Increase the Speed of Reading XLSX Files
A few month ago, I wrote an article about some PHPExcel performance tweaks. Sadly we encountered some nasty memory exhaustion issues while reading big XLSX files with PHPExcel. The issues does not occur directly in PHPExcel, furthermore the current PHP process is killed in the SimpleXML/LibXml library execution silently, without any exception or error notification.
Why using the SimpleXML library, when reading XLSX files? This is because XLSX files are build up as XML files internally, which are compressed by a ZIP algorithm.
The basic issue we encountered was that PHPExcel (beside its amount of memory optimization settings) loads the XLSX decompressed content directly by the simple_xml_load* method, which is a huge load on the system resources. It consumes the requested file completly and do not use any kind of stream buffering.
I experimented on the PHP XMLReader library, which provides the ability of reading over XML structures with a streaming mechanism. The downside is the complex usage of this library. So I looked up some libraries which already provide a support for reading XLSX files based on the XMLReader library.
One of the libraries I found and liked was the Spreadsheet-Parser of Akeneo Labs.
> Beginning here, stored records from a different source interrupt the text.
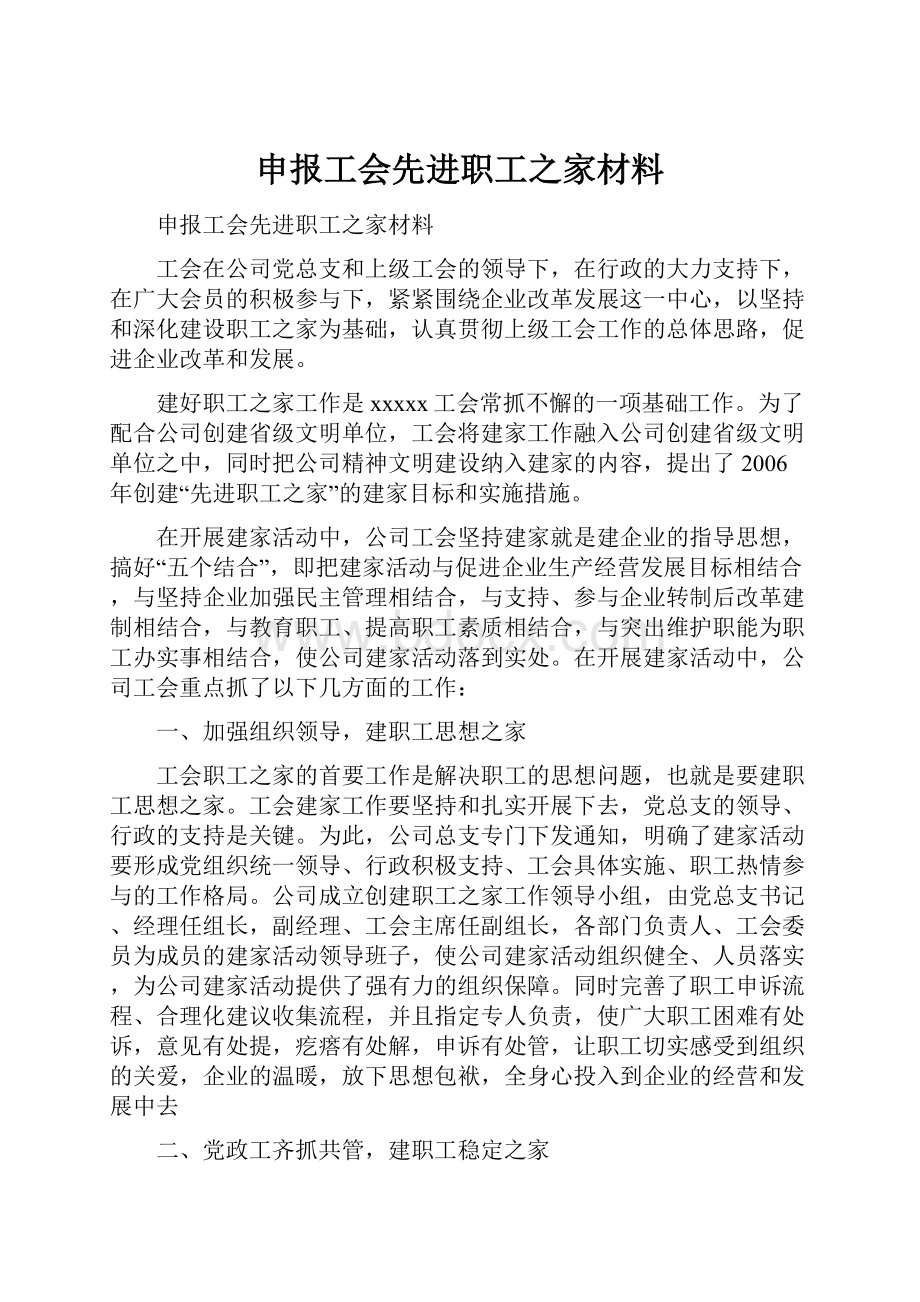 申报工会先进职工之家材料.docx_第1页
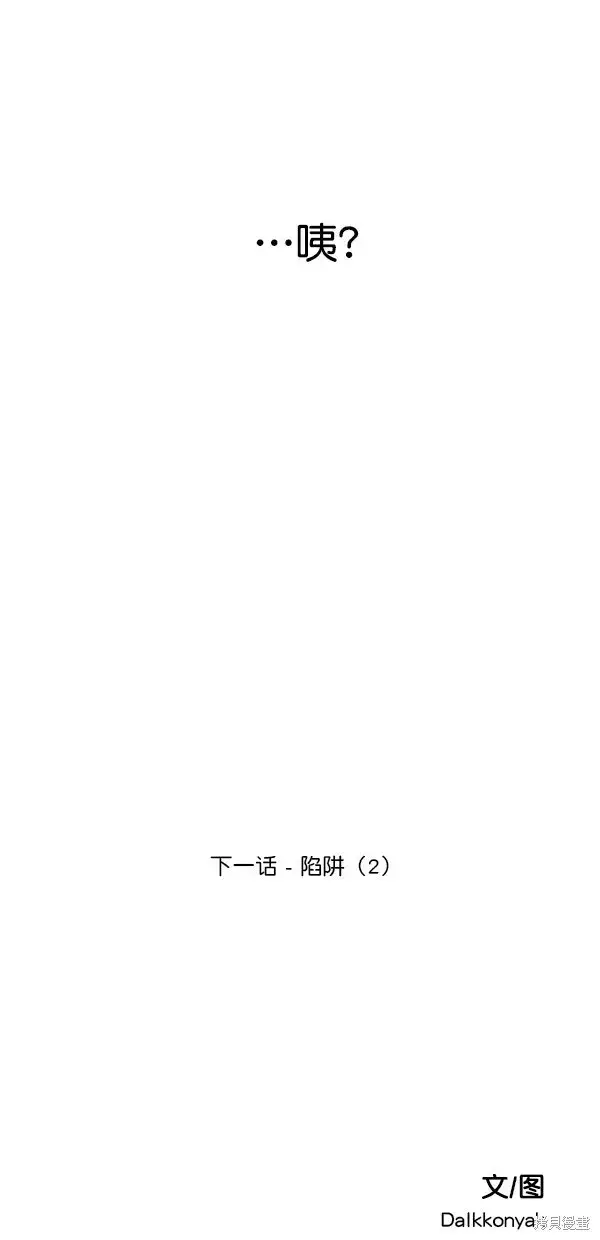 《金字塔游戏》第36话图72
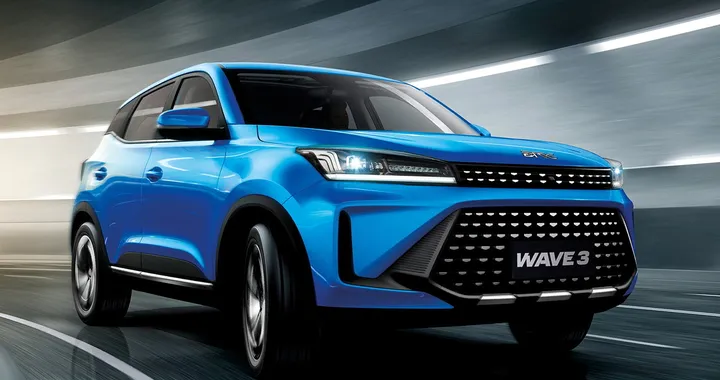 EMC Wave 3: debutta in Italia il SUV del nuovo brand low cost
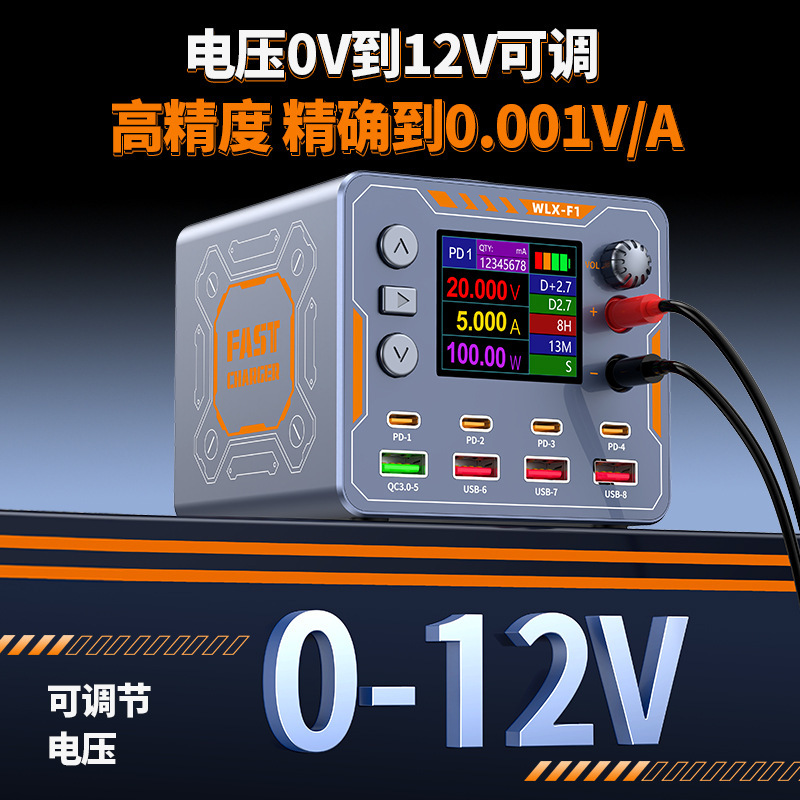 新品 智能多口桌面维修充电站电源表电流检测仪器数显手机充电器|undefined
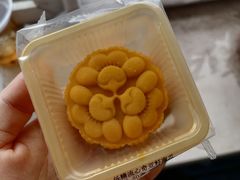 -满记甜品(合生汇购物中心店)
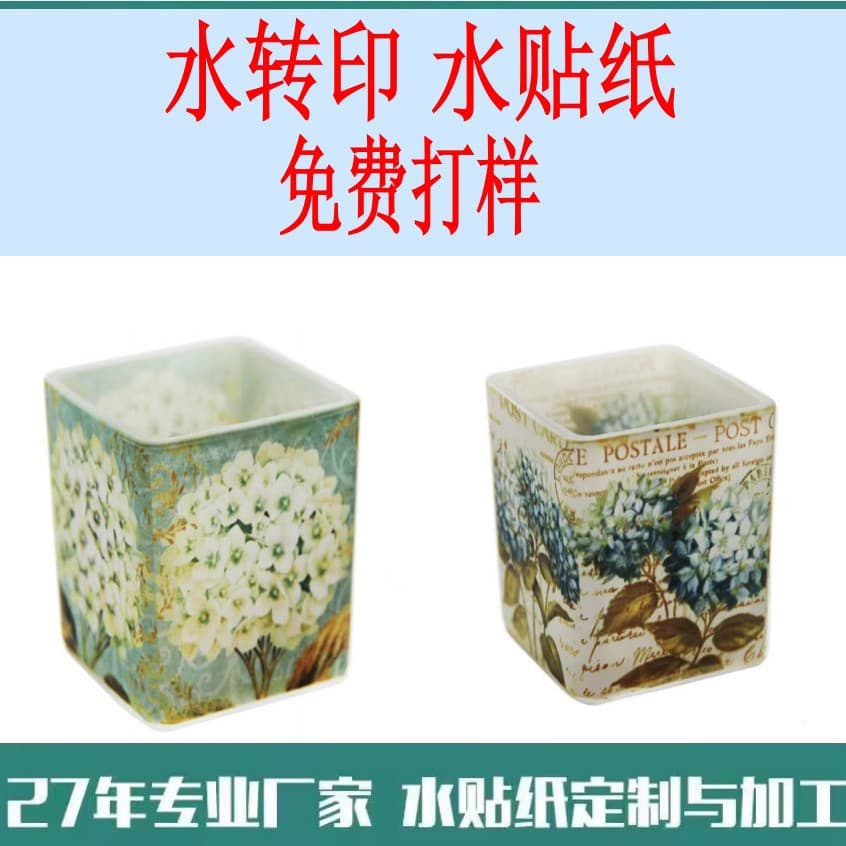 Custom Candle Cups, Aromatherapy Cups with Water Transfer Sticker Hydrographic Processing and Custom Printing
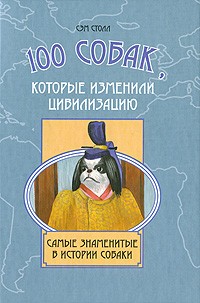 100 собак, которые изменили цивилизацию. Самые знаменитые в истории собаки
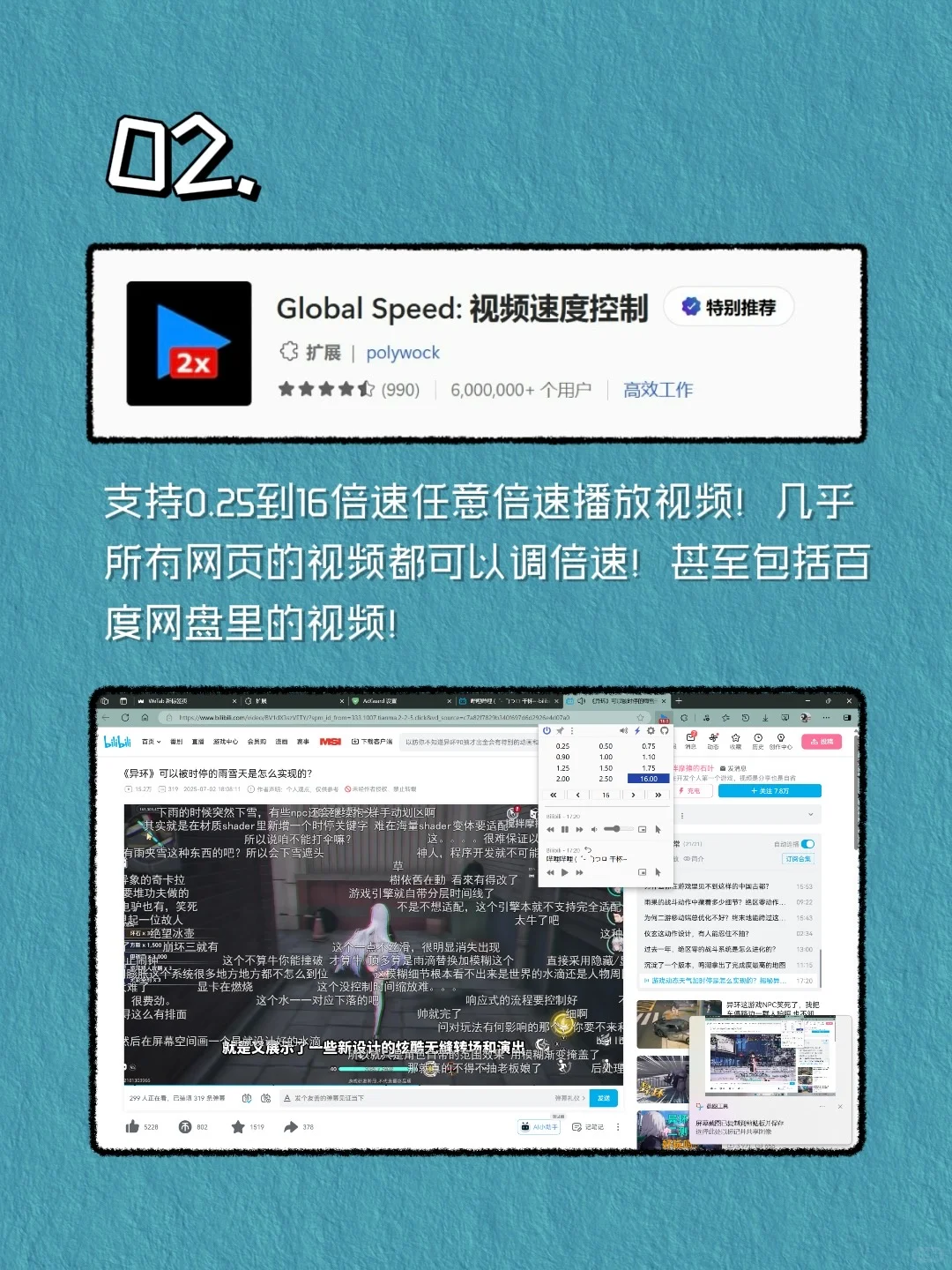 开挂级别的Edge插件，学习/工作效率翻倍！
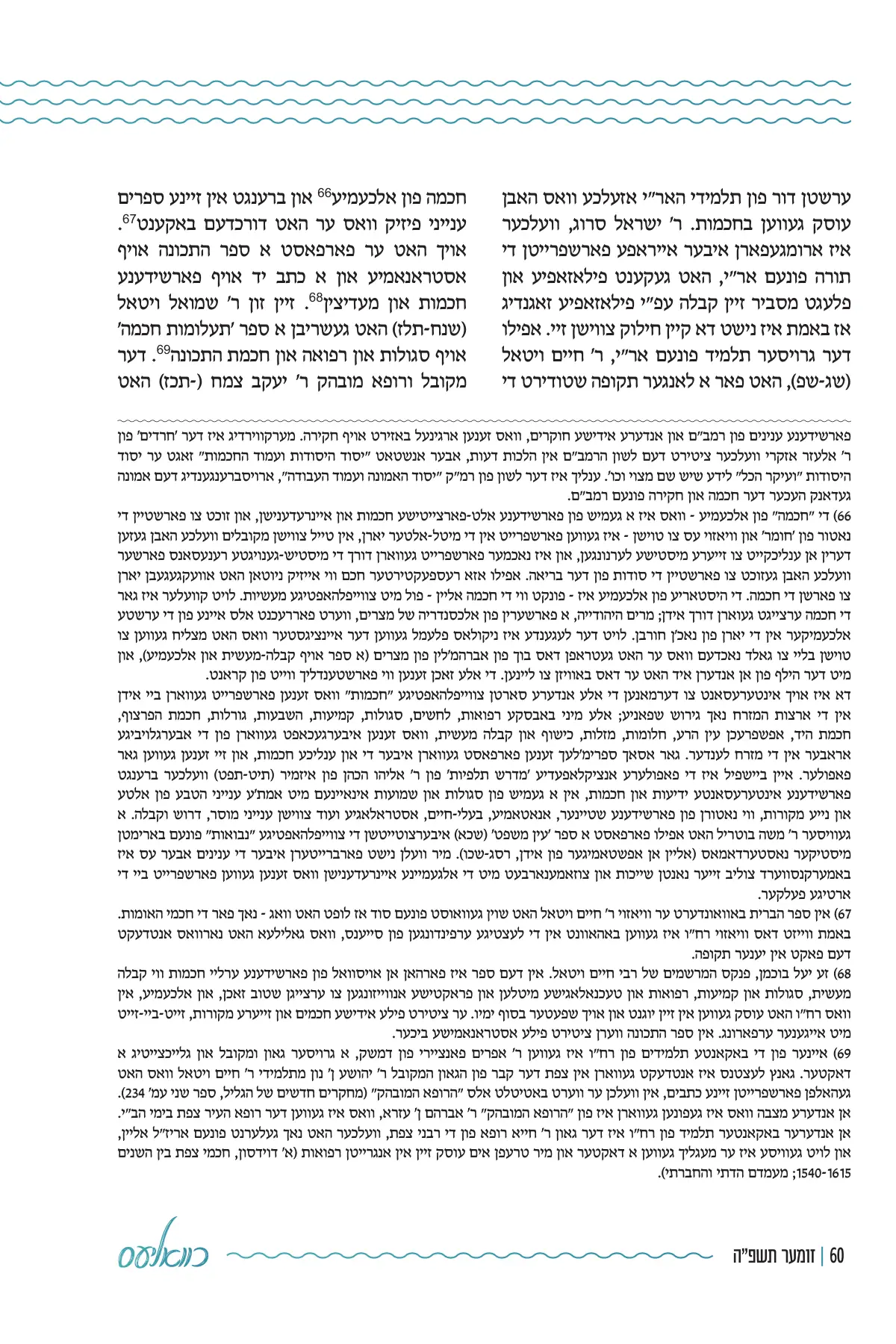 זייט 60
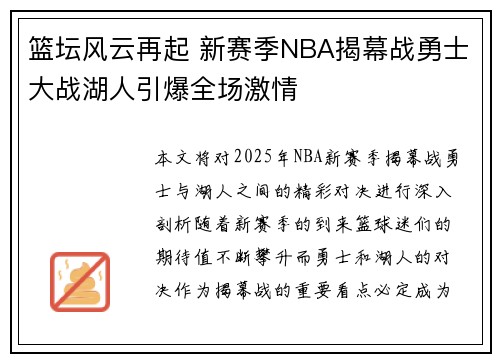 篮坛风云再起 新赛季NBA揭幕战勇士大战湖人引爆全场激情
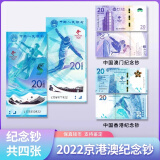 全新UNC 中国香港20港币纪念钞 2022年北京冬奥会纪念钞 冬奥钞4张一套 全部无4尾三同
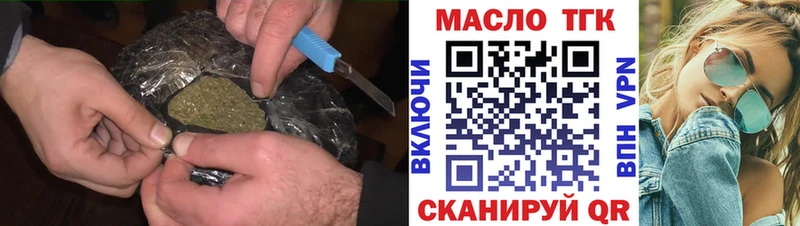 Дистиллят ТГК концентрат Чебаркуль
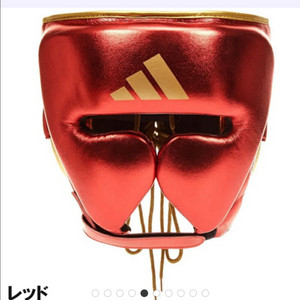 아디다스 복싱 헤드기어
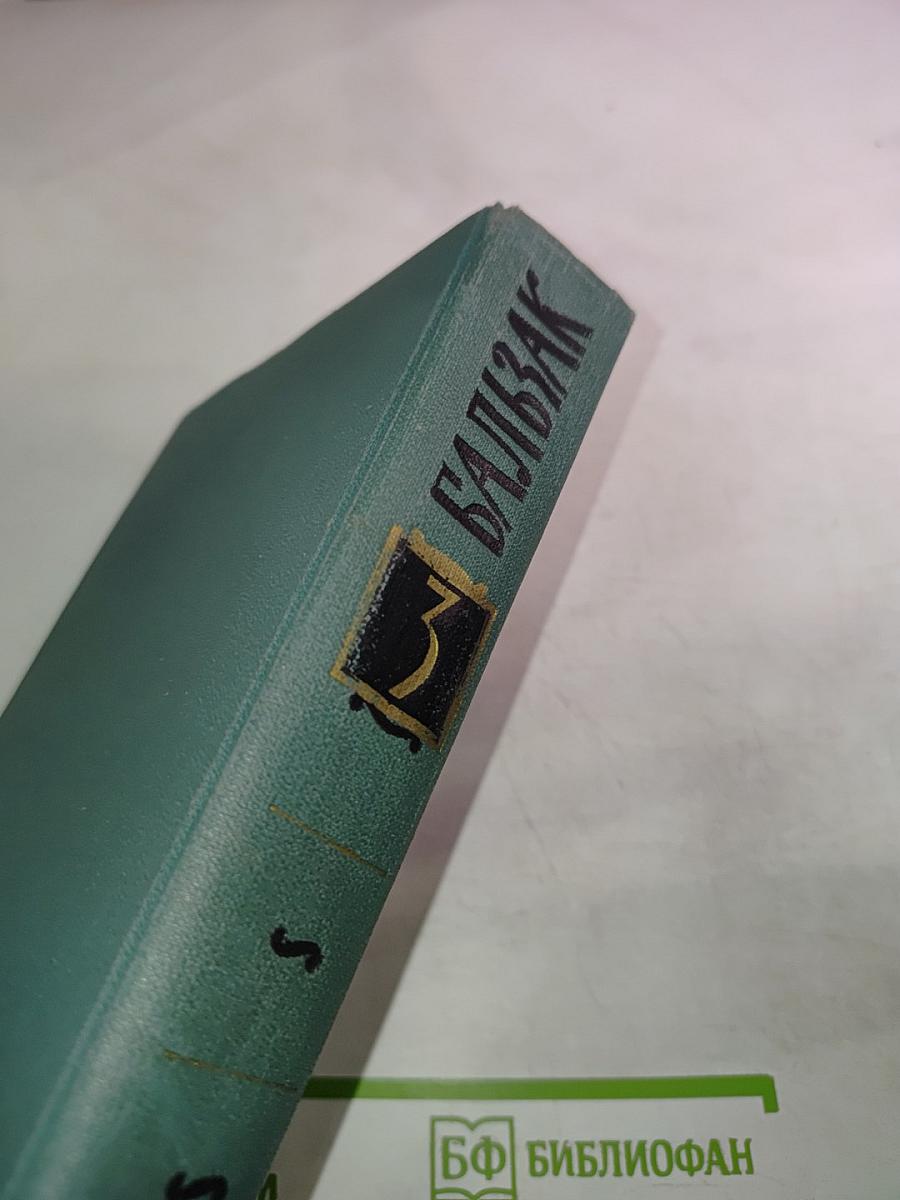 Человеческая комедия. Том 3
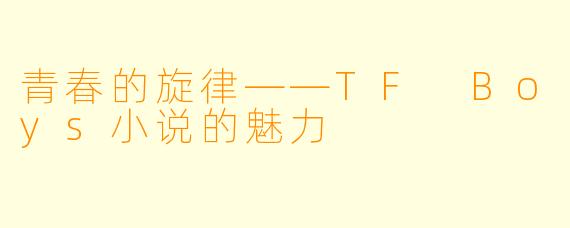 青春的旋律——TF Boys小说的魅力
With a simple API like this, the usage is very easy:
// fetch workbook, including references to all sheets
foreach ($workbook->createRowIterator($myWorksheetIndex) as $rowIndex => $values) {
var_dump($rowIndex, $values);
}
At least here a measurement of reading the same XLSX file with 100k of content rows:
PHPExcel: Duration: 233,65 s; Memory: 811,75 mb
XMLReader: Duration: 54,83 s; Memory: 17,25 mb
As you can see, the memory consumption is extremly low and the processing time is a lot fast too.